PHILADELPHIA – The School of Social Policy & Practice at the University of Pennsylvania has launched SP2 Community Teamworks, a pilot program that involves local engagement as well as team-building through volunteer projects.
Modeled after Goldman Sach’s Community Teamworks in New York City, School of Social Policy & Practice students, faculty, staff and alumni provide suggestions for and participate in local volunteer opportunities.
“Community Teamworks enables students from our five degree programs to work alongside faculty, staff and alumni on projects that will have a positive impact on organizations and agencies throughout the city,” Richard J. Gelles, the School’s dean, said. “Our students already contribute more than 250,000 service hours each year across the region through internships, practicums and field placements, but, as proactive agents of social change, we believe that there is always more than can be done.”
Community Teamworks organizers, including its director, Ashley Mapp, have already coordinated with West Philadelphia residents to learn the community’s needs.
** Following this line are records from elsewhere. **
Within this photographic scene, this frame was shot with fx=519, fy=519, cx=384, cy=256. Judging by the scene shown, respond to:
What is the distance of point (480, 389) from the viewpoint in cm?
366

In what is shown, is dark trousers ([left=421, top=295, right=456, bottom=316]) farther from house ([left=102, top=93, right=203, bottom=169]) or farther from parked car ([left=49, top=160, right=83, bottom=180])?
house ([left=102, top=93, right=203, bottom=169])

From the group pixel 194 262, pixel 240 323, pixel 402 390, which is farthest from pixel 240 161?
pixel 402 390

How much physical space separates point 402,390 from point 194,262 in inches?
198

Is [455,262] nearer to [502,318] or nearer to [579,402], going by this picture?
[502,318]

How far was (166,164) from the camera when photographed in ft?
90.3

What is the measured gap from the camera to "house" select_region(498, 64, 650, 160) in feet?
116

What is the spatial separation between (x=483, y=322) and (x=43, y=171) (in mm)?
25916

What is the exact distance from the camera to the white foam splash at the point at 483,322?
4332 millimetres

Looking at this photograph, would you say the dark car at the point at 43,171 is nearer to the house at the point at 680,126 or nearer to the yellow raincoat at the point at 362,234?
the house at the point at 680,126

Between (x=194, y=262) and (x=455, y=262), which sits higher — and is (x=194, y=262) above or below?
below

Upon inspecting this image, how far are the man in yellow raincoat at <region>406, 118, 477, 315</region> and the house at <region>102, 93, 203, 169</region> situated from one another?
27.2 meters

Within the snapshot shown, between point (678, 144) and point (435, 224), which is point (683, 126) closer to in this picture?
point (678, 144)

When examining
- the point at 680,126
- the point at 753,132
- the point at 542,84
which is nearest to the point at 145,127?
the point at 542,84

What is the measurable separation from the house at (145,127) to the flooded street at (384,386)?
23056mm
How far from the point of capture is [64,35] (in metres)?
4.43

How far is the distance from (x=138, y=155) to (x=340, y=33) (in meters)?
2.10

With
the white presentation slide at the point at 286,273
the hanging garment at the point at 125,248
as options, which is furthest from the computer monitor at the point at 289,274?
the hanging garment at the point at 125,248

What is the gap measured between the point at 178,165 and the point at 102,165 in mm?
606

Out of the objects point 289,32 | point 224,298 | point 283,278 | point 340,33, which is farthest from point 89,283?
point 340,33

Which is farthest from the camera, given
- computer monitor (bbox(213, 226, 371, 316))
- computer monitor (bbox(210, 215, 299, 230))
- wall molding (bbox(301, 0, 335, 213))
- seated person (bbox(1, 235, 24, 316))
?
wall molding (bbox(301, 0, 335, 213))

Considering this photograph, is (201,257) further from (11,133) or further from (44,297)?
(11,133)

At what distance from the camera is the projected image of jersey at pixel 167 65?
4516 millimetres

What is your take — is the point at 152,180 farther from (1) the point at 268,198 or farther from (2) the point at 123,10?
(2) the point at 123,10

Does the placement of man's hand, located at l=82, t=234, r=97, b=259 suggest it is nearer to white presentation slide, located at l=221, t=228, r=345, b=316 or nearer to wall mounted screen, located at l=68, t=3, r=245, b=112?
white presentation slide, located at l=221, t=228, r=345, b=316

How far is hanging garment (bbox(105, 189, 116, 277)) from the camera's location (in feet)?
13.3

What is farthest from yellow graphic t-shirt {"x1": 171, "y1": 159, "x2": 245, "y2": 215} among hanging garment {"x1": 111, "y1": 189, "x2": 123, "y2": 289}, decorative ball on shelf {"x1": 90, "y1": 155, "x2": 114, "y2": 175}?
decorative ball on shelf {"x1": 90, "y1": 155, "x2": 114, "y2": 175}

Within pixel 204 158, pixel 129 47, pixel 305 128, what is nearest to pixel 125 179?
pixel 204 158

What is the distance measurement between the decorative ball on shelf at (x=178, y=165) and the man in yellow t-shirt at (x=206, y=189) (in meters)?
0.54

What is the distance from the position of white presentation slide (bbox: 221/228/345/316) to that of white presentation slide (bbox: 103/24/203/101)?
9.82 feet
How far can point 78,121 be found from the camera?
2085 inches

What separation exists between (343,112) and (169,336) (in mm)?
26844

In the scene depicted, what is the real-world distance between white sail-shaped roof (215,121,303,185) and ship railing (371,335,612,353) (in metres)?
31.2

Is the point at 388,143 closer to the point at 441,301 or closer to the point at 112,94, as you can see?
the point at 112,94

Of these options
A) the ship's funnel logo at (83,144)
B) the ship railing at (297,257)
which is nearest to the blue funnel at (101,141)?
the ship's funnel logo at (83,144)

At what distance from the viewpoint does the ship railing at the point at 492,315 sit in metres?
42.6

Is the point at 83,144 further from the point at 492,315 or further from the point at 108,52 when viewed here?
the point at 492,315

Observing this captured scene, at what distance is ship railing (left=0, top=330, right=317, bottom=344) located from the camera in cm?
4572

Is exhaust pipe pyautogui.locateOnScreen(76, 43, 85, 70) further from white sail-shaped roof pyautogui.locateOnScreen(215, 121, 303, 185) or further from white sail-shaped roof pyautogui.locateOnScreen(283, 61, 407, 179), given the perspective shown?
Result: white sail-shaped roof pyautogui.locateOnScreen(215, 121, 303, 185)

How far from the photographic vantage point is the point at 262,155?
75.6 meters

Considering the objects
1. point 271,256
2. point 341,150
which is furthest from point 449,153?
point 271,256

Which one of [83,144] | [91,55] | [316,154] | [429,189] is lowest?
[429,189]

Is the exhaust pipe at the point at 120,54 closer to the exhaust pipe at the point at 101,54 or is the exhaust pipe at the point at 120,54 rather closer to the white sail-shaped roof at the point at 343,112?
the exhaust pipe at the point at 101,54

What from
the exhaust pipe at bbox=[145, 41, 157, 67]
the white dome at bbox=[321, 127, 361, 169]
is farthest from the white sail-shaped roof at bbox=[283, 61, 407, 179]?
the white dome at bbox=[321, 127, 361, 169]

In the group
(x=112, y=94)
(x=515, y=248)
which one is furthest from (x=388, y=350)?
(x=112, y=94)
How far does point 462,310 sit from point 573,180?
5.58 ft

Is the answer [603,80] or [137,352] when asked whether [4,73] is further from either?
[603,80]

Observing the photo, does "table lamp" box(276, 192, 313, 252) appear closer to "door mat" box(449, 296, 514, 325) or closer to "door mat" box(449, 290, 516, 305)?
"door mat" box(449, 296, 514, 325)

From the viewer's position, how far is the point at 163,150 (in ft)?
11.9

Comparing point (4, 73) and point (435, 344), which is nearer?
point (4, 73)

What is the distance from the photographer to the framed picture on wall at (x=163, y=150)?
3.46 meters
“Recurring themes emerged in most of our community meetings,” Mapp said. “These included disparities in education, the need for college access, numerous abandoned homes and the limited availability of extracurricular activities for children. Now that we have this information, we are able to shape our program so that it can be the most effective.”
Gelles said the project’s goals are two-fold.
“One, everyone involved with the School of Social Policy & Practice will be able to make sustainable improvements that will continue long after the day of service has been completed. And, two, Community Teamworks is a meaningful way to build a stronger community within the School itself. It’s not often that students in our Penn Aging Concentration program are able to work side-by-side with students from our Non-Profit/Non-Governmental Organization Leadership program to better our neighborhoods.”
School of Social Policy & Practice students, staff, faculty and alumni, along with local agencies, nominated 501c(3) non-profit organizations in Philadelphia using the School’s online Project Proposal Form.
Nominees were required to be able to host at least 20 volunteers at their facility or project site and to have at least two employees at their site available to volunteer during the day of service activities, which will be completed between 8 a.m. and 3 p.m. for three days during March and April.
Later this month, a committee of students, faculty, staff and local residents will select three projects from the submitted proposals. The committee will review each nomination to determine how the School can maximize its efforts and make the largest possible impact.
Non-profit organizations selected to participate in Community Teamworks will be notified in late February.
The plan is to start small with three projects for the spring semester involving only people affiliated with the School of Social Policy & Practice, but School administrators are optimistic that the program will eventually expand to include other schools and programs across Penn.
“Community Teamworks is another initiative from the School of Social Policy & Practice designed to illustrate our commitment to working with our neighbors,” Mapp said.